Sedikit Cerita Dari Penelusuran Kampung Tua di Tawaeli

Sedikit Cerita Dari Penelusuran Kampung Tua di Tawaeli

Berangkat dari rasa penasaran akan peradaban Tawaeli sebelum masa kerajaan, saya berinisiatif mencari tahu jejak peradaban tersebut, lewat peninggalan sejarah, salah satunya adalah makam. Dengan secuil informasi dari Bapak Sofyan Farid Lemba (Kepala Ombudsman RI Perwakilan Sulteng), yang juga putra asli Tawaeli, soal keberadaan makam salah satu magau di Kemagauan Tawaeli, yaitu Magau Daesalemba (Pue Baka Tolu). 
    
Di Silsilah Kita Santina revisi tahun 1985 yang disusun oleh Muh Noor Lembah, menyatakan bahwa Daesalemba, anak dari Rendanuama dan Daeng Pabila, merupakan Magau ke III Tawaeli, yang memrintah antara tahun 1605-1667. Rendanuama sendiri merupakan adik kandung dari Magau II Tawaeli, Yuntonulemba (Langgo), yang memerintah antara tahun 1575-1605. Keduanya merupakan anak Manukaluli (Marukaluli), Langganunu ke V, yang berkedudukan di Boya Peramba.

**Bagian Data:**
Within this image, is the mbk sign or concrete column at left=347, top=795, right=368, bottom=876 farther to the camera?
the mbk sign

* * *

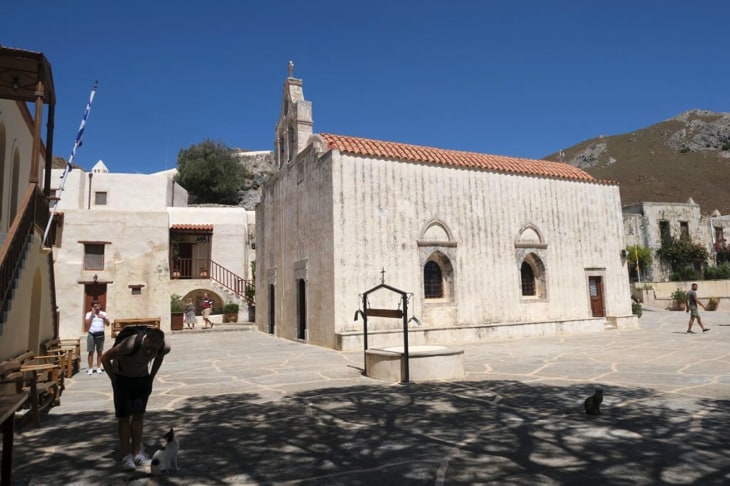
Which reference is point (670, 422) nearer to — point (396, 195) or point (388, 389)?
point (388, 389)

**Apa yang Diminta:** Tuliskan lanjutan teks tentang penelusuran kampung tua di Tawaeli, dimulai setelah kalimat terakhirnya.

**Jawaban Tertulis:**
Menurut beliau, makam Daesalemba tersebut berada di kilometer 5 jalan trans Palu-Parigi, di Desa Nupabomba, Kecamatan Tanantovea, Kabupaten Donggala. Menurut beliau, makam tersebut sudah rata dengan tanah, tapi tetua adat sekitar masih ada yang mengetahui letak pastinya.

Berangkat dari informasi yang terbilang minim tersebut, saya pun berangkat menyusuri jalan trans Palu-Parigi. Pemberhentian pertama saya adalah di rumah Ketua Adat Desa Nupabomba, Abdul Latif. Dari kediaman beliau, saya tidak mendapatkan informasi pasti tentang keberadaan makam tersebut. Bahkan, mereka menyatakan tidak mengetahui nama Daesalembah.

Setelah menjelaskan ciri-ciri makam yang dimaksud, hanya ada satu informasi yang didapatkan yaitu ada sebuah makam di sekitar kilometer lima, yang terletak di pinggir jalan, dulunya makam tersebut tidak memiliki nisan, namun belakangan, ada pihak yang merenovasi makam tersebut, yaitu Bapak Darlan Gerua, Kepala SD Inpres 11 Liku.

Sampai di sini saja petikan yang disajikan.